La seconde phase de la trêve commence le 2 mars, les négociations démarrent à peine au Caire. Cette nouvelle étape doit conduire au retrait total des forces israéliennes, à la libération des derniers otages, ils sont 62 dont 35 présumés morts selon l’armée israélienne. Le Hamas a fait savoir qu’il était prêt à rendre tous les kidnappés en une seule fois. L’élargissement de tous les otages conduirait à une troisième phase, celle d’un retour à un contrôle palestinien sur l’enclave.

Le premier ministre Benyamin Netanyahou exige toujours le désarmement complet du Hamas et sa disparition de tous les postes de responsabilité. Bien que fortement diminué, le Hamas tient toujours la rue à Gaza. On a vu les images des milices posant en uniforme, les armes à la main, à chaque libération d’otage. Un échec pour Netanyahou.

Plus que jamais, les ministres d’extrême droite de la coalition pressent Netanyahou de reprendre les combats. Les frappes ponctuelles n’ont pas vraiment été suspendues sur l’enclave. Et tandis que le monde entier découvre la vidéo diffusée sur Truth-Social où le champ de ruine de Gaza a été transformé par la magie de l’IA en station balnéaire de luxe avec Trump et Netanyahou sur des transats, la guerre prend une tout autre ampleur en Cisjordanie occupée.

Il y a vingt-deux ans que les chars n’étaient pas entrés dans la ville de Jénine, au nord de la Cisjordanie. Deux jours après l’entrée en vigueur du cessez-le-feu sur Gaza, le 21 janvier, les blindés israéliens ont encerclé le camp palestinien et fait sortir les habitants. Jour après jour les raids et les expulsions se sont amplifiés. Au début février, ce fut à la ville de Tulkarem de subir le même sort. Des drones munis de haut-parleurs ont survolé les quartiers enjoignant les familles à quitter leurs maisons en une demi-heure.

Plus tard, le camp de Nour Shams, en lisière de Tulkarem était visé de la même façon.
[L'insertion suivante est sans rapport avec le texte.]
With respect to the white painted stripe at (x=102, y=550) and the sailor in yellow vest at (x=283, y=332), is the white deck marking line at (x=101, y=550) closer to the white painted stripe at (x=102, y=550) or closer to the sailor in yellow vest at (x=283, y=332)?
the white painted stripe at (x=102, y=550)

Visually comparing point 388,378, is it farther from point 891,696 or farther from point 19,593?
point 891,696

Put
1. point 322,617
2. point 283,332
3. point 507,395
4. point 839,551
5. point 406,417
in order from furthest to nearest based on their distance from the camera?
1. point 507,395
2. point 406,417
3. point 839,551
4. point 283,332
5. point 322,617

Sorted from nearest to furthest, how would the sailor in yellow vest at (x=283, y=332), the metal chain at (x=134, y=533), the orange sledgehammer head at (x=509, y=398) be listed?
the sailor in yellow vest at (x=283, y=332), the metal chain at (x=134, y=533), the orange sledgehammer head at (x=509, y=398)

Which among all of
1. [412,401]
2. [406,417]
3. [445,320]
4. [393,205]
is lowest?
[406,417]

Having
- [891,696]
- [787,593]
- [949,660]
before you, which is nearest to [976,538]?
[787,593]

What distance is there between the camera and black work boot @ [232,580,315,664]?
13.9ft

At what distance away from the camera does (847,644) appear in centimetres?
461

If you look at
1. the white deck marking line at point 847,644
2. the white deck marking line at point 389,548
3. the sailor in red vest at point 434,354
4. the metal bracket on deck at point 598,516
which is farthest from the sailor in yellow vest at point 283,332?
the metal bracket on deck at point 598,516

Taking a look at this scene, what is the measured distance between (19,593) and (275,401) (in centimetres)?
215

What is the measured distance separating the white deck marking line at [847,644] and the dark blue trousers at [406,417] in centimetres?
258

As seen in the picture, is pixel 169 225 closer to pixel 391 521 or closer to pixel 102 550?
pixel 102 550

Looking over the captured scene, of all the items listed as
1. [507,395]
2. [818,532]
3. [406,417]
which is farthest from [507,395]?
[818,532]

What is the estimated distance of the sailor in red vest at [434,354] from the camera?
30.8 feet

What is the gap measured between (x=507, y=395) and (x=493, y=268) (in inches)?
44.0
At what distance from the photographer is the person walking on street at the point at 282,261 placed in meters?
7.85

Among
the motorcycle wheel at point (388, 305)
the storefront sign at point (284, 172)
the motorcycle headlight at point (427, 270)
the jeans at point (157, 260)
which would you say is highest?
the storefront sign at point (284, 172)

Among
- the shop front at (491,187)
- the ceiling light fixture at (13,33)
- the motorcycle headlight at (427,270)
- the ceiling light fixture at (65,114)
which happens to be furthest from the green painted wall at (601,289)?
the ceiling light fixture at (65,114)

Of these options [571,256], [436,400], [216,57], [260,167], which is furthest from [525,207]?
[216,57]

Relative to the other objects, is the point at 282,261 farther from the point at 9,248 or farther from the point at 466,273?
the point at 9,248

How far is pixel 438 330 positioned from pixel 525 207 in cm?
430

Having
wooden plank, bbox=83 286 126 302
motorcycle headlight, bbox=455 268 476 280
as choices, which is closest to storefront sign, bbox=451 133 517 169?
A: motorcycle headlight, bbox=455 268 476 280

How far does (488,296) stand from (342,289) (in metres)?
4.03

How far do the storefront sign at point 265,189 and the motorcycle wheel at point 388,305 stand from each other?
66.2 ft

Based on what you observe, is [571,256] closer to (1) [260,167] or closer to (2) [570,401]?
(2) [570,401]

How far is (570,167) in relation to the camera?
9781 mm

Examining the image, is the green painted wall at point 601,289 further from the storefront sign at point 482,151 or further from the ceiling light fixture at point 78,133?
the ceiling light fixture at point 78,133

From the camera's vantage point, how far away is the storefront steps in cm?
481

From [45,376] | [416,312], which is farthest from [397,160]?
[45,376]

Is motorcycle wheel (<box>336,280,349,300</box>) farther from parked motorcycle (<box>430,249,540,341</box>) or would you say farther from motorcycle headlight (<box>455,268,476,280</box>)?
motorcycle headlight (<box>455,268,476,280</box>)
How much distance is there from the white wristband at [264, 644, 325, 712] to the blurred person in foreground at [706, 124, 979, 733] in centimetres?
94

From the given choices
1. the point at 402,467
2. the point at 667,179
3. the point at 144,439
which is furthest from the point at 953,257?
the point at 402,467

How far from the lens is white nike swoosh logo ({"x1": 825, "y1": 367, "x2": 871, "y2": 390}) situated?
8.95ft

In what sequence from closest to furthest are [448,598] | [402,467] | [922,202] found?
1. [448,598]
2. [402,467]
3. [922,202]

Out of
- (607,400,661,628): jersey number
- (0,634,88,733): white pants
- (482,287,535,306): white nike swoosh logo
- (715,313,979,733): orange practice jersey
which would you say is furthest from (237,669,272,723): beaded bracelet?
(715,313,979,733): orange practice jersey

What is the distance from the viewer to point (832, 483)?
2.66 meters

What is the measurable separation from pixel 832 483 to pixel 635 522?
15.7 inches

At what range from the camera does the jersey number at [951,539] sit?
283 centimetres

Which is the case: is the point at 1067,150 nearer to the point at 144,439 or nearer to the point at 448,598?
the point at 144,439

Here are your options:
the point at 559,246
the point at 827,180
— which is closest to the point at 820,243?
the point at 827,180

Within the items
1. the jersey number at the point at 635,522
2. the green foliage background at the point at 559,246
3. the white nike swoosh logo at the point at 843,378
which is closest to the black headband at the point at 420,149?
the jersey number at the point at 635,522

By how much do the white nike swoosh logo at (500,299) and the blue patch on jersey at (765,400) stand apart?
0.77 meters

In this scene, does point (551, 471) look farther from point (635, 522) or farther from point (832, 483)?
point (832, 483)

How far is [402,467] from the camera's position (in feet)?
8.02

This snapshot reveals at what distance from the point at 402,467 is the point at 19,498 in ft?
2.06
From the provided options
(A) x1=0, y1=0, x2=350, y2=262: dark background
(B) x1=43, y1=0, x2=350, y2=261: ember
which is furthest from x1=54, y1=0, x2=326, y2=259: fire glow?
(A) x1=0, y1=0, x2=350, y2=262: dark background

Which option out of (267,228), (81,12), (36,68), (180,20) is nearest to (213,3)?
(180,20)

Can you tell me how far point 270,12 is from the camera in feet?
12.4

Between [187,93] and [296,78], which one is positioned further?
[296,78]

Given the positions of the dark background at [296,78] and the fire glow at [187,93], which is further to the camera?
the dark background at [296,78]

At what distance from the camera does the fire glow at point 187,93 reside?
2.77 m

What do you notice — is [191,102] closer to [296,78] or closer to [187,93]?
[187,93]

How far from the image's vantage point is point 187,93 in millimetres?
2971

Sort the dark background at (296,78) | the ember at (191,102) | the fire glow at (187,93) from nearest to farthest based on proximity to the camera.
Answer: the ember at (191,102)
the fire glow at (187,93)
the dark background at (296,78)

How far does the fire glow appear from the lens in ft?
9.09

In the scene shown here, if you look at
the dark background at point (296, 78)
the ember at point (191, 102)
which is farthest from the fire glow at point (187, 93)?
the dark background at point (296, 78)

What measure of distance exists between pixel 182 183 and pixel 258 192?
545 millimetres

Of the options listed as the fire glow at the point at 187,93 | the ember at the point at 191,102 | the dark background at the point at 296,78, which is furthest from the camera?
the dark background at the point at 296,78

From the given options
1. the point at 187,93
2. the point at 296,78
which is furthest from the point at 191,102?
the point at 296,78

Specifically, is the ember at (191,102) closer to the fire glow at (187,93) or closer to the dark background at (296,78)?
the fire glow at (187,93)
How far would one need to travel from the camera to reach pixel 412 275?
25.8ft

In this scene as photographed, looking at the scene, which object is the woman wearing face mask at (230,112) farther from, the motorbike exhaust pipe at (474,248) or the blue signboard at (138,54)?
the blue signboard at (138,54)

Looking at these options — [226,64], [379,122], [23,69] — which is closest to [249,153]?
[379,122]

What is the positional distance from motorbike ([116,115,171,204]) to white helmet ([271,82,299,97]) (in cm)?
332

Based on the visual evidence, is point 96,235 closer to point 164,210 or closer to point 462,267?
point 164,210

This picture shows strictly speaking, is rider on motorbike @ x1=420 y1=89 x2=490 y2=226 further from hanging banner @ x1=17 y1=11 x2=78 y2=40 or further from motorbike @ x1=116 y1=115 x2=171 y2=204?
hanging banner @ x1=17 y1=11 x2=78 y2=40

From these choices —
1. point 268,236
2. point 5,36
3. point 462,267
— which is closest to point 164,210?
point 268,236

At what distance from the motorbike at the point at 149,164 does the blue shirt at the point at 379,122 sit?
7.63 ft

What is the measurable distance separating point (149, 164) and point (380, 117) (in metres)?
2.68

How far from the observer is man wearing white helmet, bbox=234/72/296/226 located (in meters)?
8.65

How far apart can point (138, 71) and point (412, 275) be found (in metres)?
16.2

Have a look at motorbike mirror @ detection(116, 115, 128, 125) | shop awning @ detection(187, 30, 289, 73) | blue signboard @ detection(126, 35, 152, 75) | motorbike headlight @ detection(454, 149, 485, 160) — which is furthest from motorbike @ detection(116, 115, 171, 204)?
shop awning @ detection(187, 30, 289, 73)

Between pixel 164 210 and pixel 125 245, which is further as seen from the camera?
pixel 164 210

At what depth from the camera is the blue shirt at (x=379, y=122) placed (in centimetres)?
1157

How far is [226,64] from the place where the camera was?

Les habitants ont dû se réfugier dans un centre d’accueil monté à la hâte non loin de la ville par le Croissant-Rouge palestinien. Lorsqu’on les interroge, ces déplacés n’hésitent pas à dire qu’ils vivent les expulsions comme une seconde « Nakba », référence à l’expulsion quelques 700.000 palestiniens en 1947, dans la foulée de la proclamation de l’État d’Israël et de la guerre déclenchée par les puissances arabes.

En un mois, quarante mille palestiniens ont été expulsés de chez eux dans le nord au prix de quelque soixante victimes. Le ministre de la défense Israël Katz n’a jamais caché ses opinions annexionnistes. C’est lui qui annoncé le chiffre de 40.000 en ajoutant : « j’ai donné des instructions (aux soldats) de se préparer à un séjour prolongé dans les camps, de ne pas permettre le retour de leurs habitants, ni la résurgence du terrorisme ». On ne saurait mieux dire que l’annexion de la Cisjordanie est en marche alors même que l’avenir de l’enclave gazaouie reste incertaine.

Après avoir interdit à l’Agence de l’Onu pour les réfugiés palestiniens (Unrwa) d’opérer en Israël et à Jérusalem-est, il n’y a aucun doute sur la volonté de l’équipe Netanyahou de faire disparaitre le statut même de réfugié palestinien. Sans réfugié, plus personnes ne sera éligible à recevoir des soins, à bénéficier d’une éducation. Objectif : rendre impossible la vie des Palestiniens.